▸ **Records to use**:
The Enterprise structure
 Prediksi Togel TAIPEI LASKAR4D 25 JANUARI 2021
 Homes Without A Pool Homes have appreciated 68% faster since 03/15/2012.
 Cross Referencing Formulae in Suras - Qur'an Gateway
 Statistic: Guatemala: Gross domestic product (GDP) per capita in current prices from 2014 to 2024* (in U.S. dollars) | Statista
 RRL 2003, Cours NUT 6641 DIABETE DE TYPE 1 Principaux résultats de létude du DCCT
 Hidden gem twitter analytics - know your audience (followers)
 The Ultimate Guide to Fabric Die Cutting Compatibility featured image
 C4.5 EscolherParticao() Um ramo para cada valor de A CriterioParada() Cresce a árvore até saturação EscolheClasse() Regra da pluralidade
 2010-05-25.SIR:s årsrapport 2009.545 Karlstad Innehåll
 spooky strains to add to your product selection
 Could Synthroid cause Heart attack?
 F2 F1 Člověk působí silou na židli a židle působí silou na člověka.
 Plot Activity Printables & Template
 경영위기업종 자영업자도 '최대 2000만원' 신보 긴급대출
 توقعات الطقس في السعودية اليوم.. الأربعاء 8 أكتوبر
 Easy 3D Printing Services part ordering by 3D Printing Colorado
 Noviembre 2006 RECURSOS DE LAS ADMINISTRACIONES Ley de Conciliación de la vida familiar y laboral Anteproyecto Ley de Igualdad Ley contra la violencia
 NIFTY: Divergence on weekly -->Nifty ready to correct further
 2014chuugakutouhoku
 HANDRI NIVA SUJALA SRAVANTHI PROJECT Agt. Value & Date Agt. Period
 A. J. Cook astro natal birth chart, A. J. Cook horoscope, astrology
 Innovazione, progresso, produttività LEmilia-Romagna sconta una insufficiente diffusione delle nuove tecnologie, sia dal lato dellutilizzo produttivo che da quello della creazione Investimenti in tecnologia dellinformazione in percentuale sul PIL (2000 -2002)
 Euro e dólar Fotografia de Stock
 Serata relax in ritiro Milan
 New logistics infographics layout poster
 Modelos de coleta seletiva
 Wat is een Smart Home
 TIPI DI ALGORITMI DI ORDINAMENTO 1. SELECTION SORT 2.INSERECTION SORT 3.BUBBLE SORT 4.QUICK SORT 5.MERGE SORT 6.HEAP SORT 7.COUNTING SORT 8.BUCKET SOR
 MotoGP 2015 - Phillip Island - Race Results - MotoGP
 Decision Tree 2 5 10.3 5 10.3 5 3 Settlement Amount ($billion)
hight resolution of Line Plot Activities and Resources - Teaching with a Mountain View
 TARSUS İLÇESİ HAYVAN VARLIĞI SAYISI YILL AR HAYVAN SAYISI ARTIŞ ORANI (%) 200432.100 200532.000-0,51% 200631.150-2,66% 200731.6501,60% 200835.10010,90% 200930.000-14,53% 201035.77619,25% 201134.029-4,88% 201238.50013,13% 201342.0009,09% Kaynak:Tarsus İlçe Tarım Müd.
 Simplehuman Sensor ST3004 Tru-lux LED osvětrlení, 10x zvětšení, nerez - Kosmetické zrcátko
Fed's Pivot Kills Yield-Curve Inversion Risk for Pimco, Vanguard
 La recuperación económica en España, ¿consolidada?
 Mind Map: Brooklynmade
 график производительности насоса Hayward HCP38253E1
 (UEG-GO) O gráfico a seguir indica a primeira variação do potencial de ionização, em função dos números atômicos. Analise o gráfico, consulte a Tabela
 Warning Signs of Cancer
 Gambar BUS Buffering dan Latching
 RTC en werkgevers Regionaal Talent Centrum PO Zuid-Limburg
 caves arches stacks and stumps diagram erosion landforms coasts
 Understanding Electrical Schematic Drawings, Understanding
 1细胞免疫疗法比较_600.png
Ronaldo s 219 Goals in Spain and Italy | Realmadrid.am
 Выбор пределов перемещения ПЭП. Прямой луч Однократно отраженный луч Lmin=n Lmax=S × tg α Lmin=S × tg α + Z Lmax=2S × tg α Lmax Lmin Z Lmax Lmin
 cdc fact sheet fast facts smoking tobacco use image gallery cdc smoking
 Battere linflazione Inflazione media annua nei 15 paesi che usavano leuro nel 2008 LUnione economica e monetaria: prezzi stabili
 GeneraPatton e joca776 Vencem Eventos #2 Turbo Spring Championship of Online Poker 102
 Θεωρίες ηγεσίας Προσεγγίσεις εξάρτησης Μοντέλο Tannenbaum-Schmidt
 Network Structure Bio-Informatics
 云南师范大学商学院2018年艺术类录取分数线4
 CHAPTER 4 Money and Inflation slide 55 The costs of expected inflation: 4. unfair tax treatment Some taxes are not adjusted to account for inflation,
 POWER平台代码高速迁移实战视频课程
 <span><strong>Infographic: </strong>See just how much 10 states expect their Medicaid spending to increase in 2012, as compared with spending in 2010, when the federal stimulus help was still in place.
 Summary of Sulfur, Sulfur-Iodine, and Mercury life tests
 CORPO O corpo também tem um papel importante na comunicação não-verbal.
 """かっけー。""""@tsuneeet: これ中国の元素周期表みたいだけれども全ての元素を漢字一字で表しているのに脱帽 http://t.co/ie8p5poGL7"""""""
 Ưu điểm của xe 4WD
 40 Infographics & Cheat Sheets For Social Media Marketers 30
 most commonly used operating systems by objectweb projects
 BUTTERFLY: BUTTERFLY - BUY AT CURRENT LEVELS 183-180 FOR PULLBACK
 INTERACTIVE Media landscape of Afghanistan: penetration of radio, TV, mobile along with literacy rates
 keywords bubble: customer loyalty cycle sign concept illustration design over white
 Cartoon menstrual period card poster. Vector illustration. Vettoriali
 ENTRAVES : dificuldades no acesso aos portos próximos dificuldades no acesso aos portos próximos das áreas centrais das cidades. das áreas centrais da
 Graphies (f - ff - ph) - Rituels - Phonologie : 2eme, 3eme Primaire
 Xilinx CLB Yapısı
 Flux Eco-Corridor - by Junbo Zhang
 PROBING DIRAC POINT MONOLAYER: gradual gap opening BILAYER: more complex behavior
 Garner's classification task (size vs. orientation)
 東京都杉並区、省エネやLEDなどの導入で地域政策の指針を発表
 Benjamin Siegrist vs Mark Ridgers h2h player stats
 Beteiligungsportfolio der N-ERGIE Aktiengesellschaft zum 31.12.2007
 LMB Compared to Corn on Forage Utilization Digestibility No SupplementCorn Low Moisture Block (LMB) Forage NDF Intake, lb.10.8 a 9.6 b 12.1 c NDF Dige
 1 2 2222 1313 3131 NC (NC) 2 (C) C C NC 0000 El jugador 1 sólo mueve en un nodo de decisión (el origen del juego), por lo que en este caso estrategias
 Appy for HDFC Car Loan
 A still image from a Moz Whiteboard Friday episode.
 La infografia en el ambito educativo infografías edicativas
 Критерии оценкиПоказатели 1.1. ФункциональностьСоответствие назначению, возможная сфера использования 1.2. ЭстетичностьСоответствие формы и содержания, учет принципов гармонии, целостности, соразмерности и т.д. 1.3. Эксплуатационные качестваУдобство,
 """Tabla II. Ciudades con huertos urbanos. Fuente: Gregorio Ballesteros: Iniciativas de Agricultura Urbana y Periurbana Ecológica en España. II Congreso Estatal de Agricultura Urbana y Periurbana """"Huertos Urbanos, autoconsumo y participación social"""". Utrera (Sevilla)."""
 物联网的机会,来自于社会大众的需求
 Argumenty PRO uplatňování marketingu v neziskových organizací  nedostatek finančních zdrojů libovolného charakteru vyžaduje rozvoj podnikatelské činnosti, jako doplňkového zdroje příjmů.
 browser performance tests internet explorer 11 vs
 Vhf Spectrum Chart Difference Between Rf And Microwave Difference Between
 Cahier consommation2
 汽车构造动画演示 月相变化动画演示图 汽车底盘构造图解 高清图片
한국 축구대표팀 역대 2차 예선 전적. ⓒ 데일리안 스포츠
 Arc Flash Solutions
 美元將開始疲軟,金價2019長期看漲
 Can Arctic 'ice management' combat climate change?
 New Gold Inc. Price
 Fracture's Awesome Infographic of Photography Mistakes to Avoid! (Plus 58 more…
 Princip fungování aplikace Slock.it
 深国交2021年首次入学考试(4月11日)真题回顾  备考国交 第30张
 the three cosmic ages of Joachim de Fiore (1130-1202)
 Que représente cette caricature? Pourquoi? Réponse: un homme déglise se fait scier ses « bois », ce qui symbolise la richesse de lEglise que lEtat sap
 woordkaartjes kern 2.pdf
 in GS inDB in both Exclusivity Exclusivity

▸ **Your objective**: Using the data above, reproduce exactly the lines from the line that contains "Argumenty PRO uplatňování" through the line that contains "Cahier consommation2", including both.

▸ **Your solution**:
 Argumenty PRO uplatňování marketingu v neziskových organizací  nedostatek finančních zdrojů libovolného charakteru vyžaduje rozvoj podnikatelské činnosti, jako doplňkového zdroje příjmů.
 browser performance tests internet explorer 11 vs
 Vhf Spectrum Chart Difference Between Rf And Microwave Difference Between
 Cahier consommation2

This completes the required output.